> _Task instructions_
1. In the committee hearing transcript, what form did the arrangement known to BIS take, according to the paragraph the Chair quotes?
2. Extend the committee hearing transcript, picking up right after its final exchange.

++++ Text segment ++++

Q38 Chair: Do you think it was properly spent? You are the accounting officer.
Martin Donnelly: I am not satisfied with the value for money of all of the spending.
Q39 Chair: Or proper expenditure?
Martin Donnelly: I do not believe that there was any fraud—I see no evidence of that—but I do not think that that money was all properly spent.
Q40 Chair: According to the documents there was a verbal agreement that they would be sole providers—this is on page 14 of the Report. They were given a nod and a wink by Plymouth university so that—I cannot remember—I think the husband did the assessments and the wife’s company would get the money. Para 2.10 says, “The arrangement, which is in the form of a verbal agreement rather than a formal contract, is known to BIS.” Why did BIS allow that?
Martin Donnelly: This is an issue—it occurred in various providers—where there were a limited number of suppliers, or a university wanted to work with one favoured supplier, because they knew the people, they had all passed the security and safety provisions for working with disabled students and so on. Consequently, during this transition period into a new system, it was allowed. But it is something that we are concerned about and that we are tightening up on as we go forward, because there have to be additional quotes going forward. It is not enough just to have one provider—
Q41 Chair: But there weren’t then.
Martin Donnelly: There weren’t always then, no.
Q42 Chair: Okay, it was a nod and a wink and they got the business, but in those circumstances I cannot understand why you, Mr Laverty, or your officials, Mr Donnelly, did not do checks. You say, “Oh, it’s a really difficult field and we have only got one supplier locally,” but that in itself would have been a reason for doing a check, even though you had a manual system. We used to do checks when there were manual systems. You do not have to be digitised to do the checks. I do not understand why you did not do any checks.
Mick Laverty: We checked every case on a case-by-case basis.
Q43 Chair: But you did not do any sensible, systemic check.
Mick Laverty: We checked with BIS. We checked it on a case-by-case basis. We looked at whether it was within the guidelines.
Chair: Did you not think?
Q44 Meg Hillier: They were all at the top level, and no one thought, “Aha, this is funny. Shall we go and look at somewhere else to see whether it is comparable?”
Martin Donnelly: May I just add that the issue of preferred providers was by no means unique to Plymouth. It was quite widespread in the sector.
Q45 Meg Hillier: But it is the preferred provider combined with the higher level of allocations. My point to Mr Laverty is that if Plymouth comes back with this higher figure, yes, on a case-by-case basis, you might look at the notes and say, “Oh yes, that’s fine,” but if, as an institution, it is spending at this level while other institutions are typically spending at a lower level, surely that would have been a flag, notwithstanding students’ individual needs, that warranted a further look.

++++ Listed entries ++++

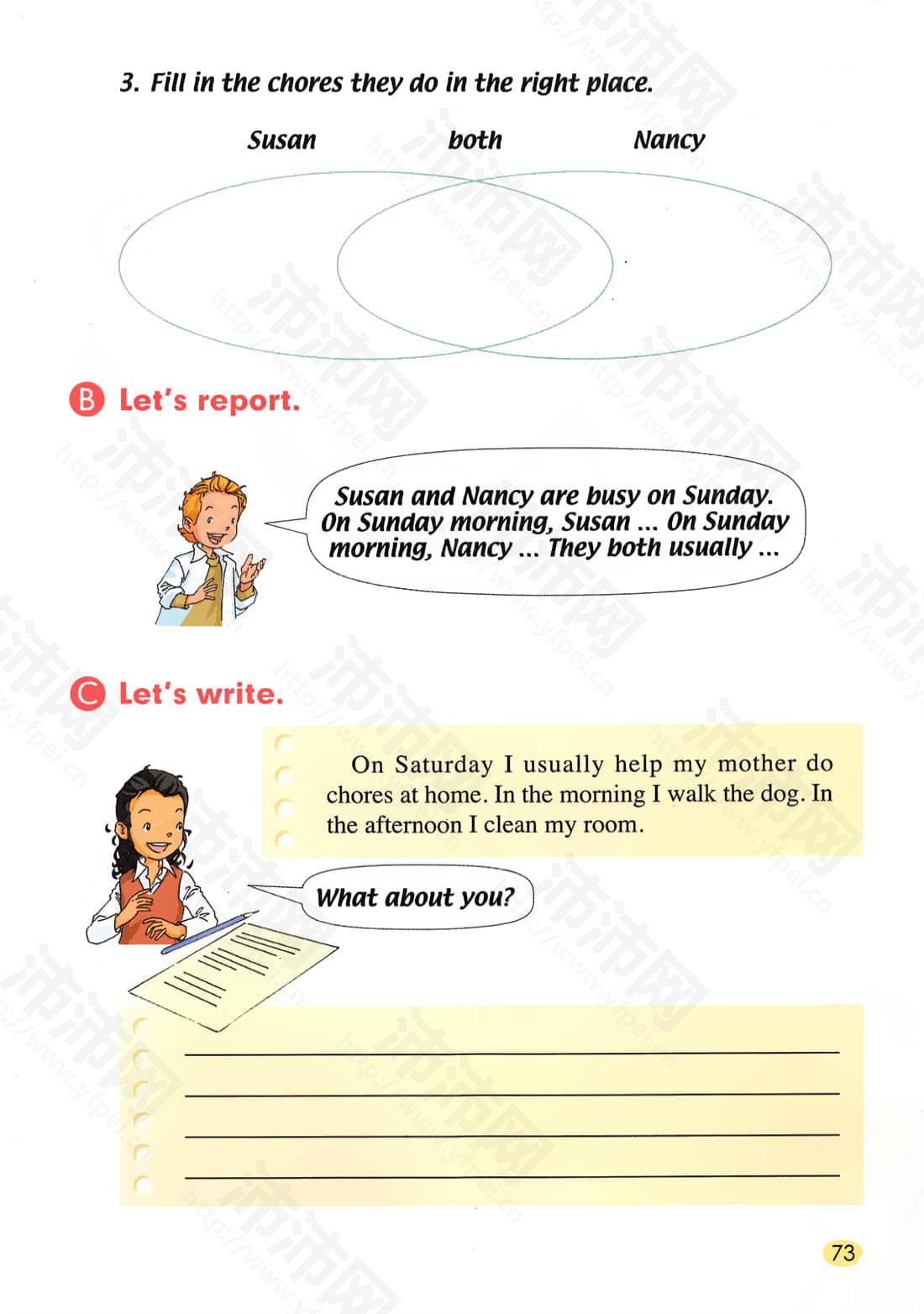 3. Fill in the chores they do in the right place.

Susan both Nancy

B Let's report.

Susan and Nancy are busy on Sunday. On Sunday morning, Susan ... On Sunday morning, Nancy ... They both usually ...

C Let's write.

On Saturday I usually help my mother do chores at home. In the morning I walk the dog. In the afternoon I clean my room.

What about you?

____
____
____
____

73

沛沛网 http://www.yfpei.cn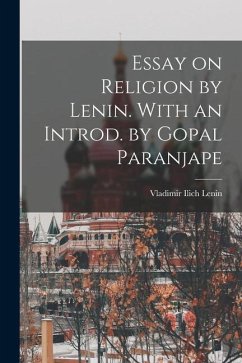 Essay on Religion by Lenin. With an Introd. by Gopal Paranjape

Vladimir Ilich Lenin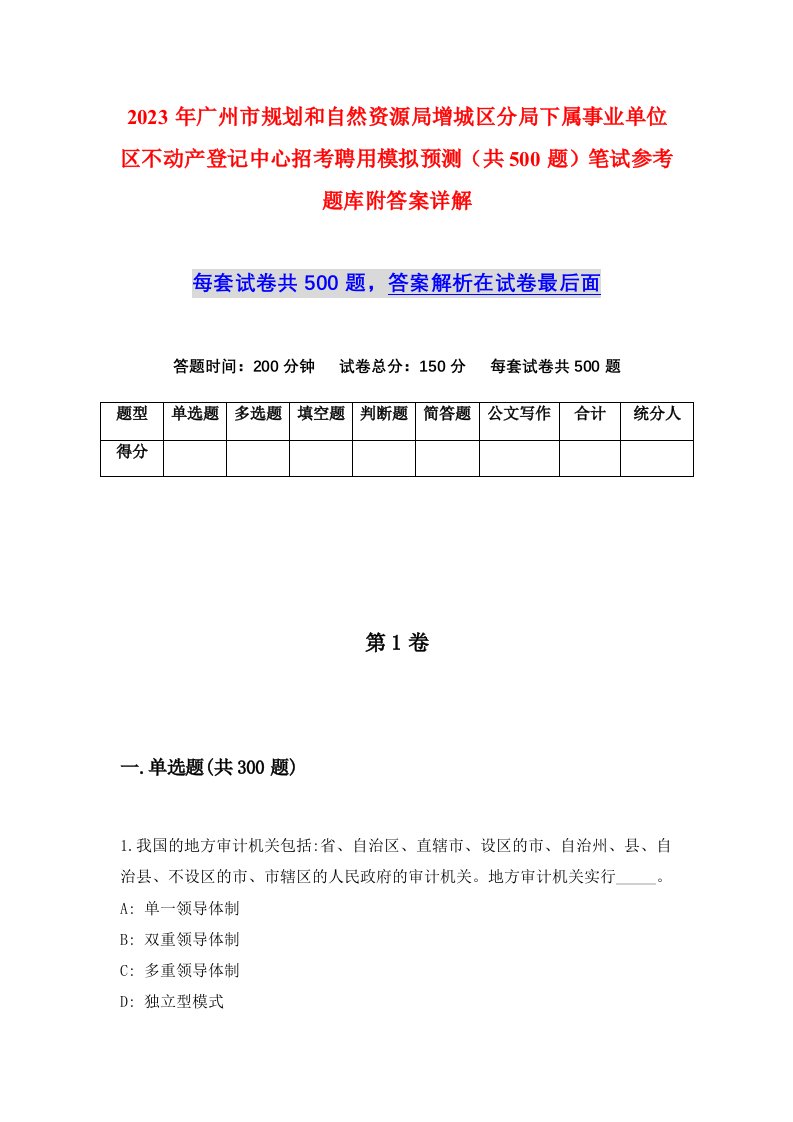 2023年广州市规划和自然资源局增城区分局下属事业单位区不动产登记中心招考聘用模拟预测（共500题）笔试参考题库附答案详解

每套试卷共500题，答案解析在试卷最后面

答题时间：200分钟　试卷总分：150分　每套试卷共500题

| 题型 | 单选题 | 多选题 | 填空题 | 判断题 | 简答题 | 公文写作 | 合计 | 统分人 |
|---|---|---|---|---|---|---|---|---|
| 得分 | | | | | | | | |

第1卷

一.单选题(共300题)

1.我国的地方审计机关包括:省、自治区、直辖市、设区的市、自治州、县、自治县、不设区的市、市辖区的人民政府的审计机关。地方审计机关实行_____。
A: 单一领导体制
B: 双重领导体制
C: 多重领导体制
D: 独立型模式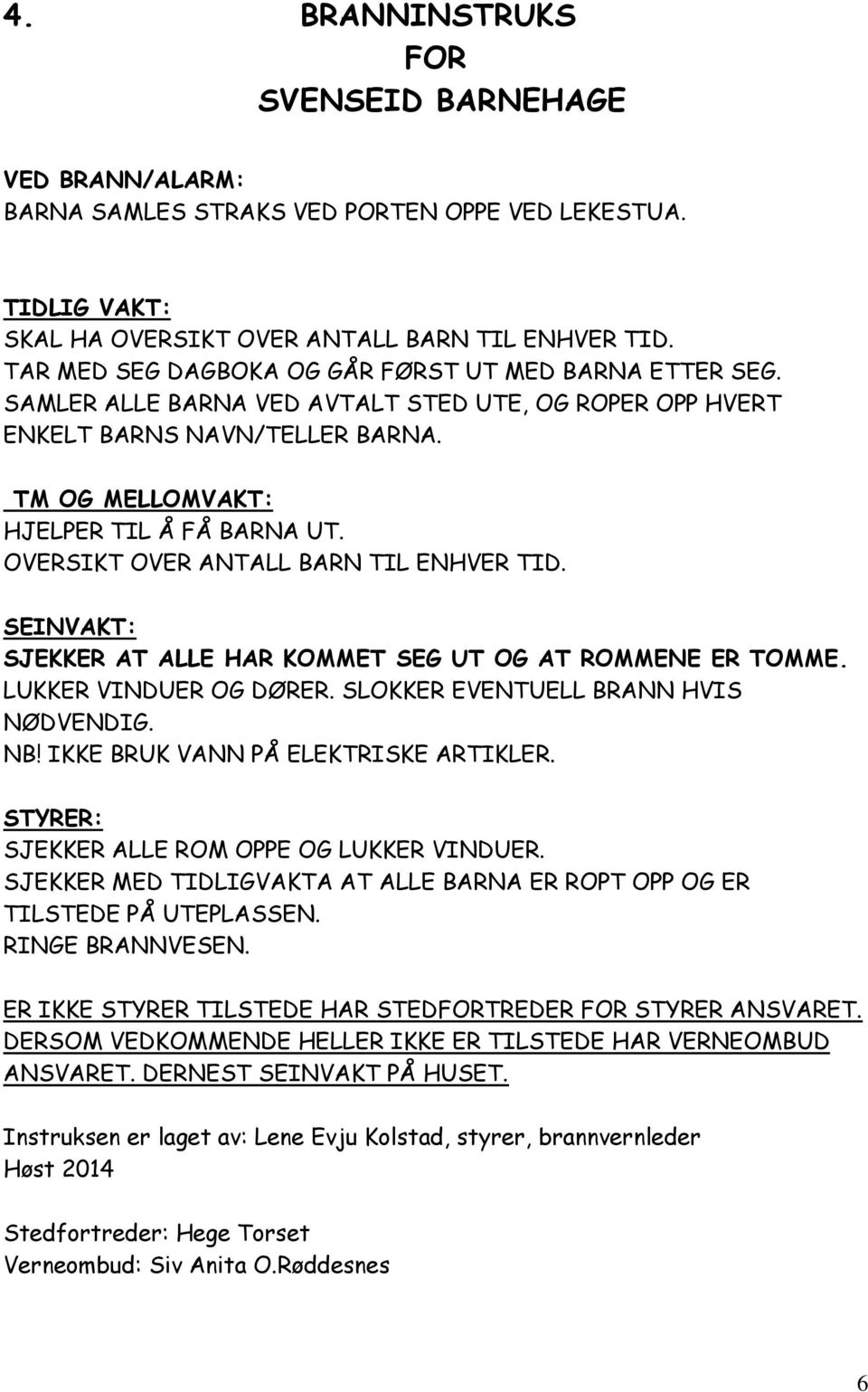 4. BRANNINSTRUKS
FOR
SVENSEID BARNEHAGE

VED BRANN/ALARM:
BARNA SAMLES STRAKS VED PORTEN OPPE VED LEKESTUA.

TIDLIG VAKT:
SKAL HA OVERSIKT OVER ANTALL BARN TIL ENHVER TID.
TAR MED SEG DAGBOKA OG GÅR FØRST UT MED BARNA ETTER SEG.
SAMLER ALLE BARNA VED AVTALT STED UTE, OG ROPER OPP HVERT ENKELT BARNS NAVN/TELLER BARNA.

TM OG MELLOMVAKT:
HJELPER TIL Å FÅ BARNA UT.
OVERSIKT OVER ANTALL BARN TIL ENHVER TID.

SEINVAKT:
SJEKKER AT ALLE HAR KOMMET SEG UT OG AT ROMMENE ER TOMME.
LUKKER VINDUER OG DØRER. SLOKKER EVENTUELL BRANN HVIS NØDVENDIG.
NB! IKKE BRUK VANN PÅ ELEKTRISKE ARTIKLER.

STYRER:
SJEKKER ALLE ROM OPPE OG LUKKER VINDUER.
SJEKKER MED TIDLIGVAKTA AT ALLE BARNA ER ROPT OPP OG ER TILSTEDE PÅ UTEPLASSEN.
RINGE BRANNVESEN.

ER IKKE STYRER TILSTEDE HAR STEDFORTREDER FOR STYRER ANSVARET. DERSOM VEDKOMMENDE HELLER IKKE ER TILSTEDE HAR VERNEOMBUD ANSVARET. DERNEST SEINVAKT PÅ HUSET.

Instruksen er laget av: Lene Evju Kolstad, styrer, brannvernleder
Høst 2014

Stedfortreder: Hege Torset
Verneombud: Siv Anita O.Røddesnes

6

++++

> _Answers to the exercises_
1. It was a verbal agreement rather than a formal contract.

2.
Mick Laverty: That’s correct, but we do not have the management information in the level of detail required to do that sort of analysis.
Q46 Meg Hillier: Could you not have asked for it?
Mick Laverty: We are looking to get it now. We are improving the systems and doing the analytics.
Chair: You don’t have to wait for digitisation.
Meg Hillier: It’s just that it has been five years since the individual raised the concern—probably not with you, Mr Laverty, but in the system. It seems that everyone thinks that someone else was looking at this.
Q47 Chair: And also that, somehow, because it is manual, you do not check—that you have no systems because it is manual. It would be mad if we did that across the whole of Government.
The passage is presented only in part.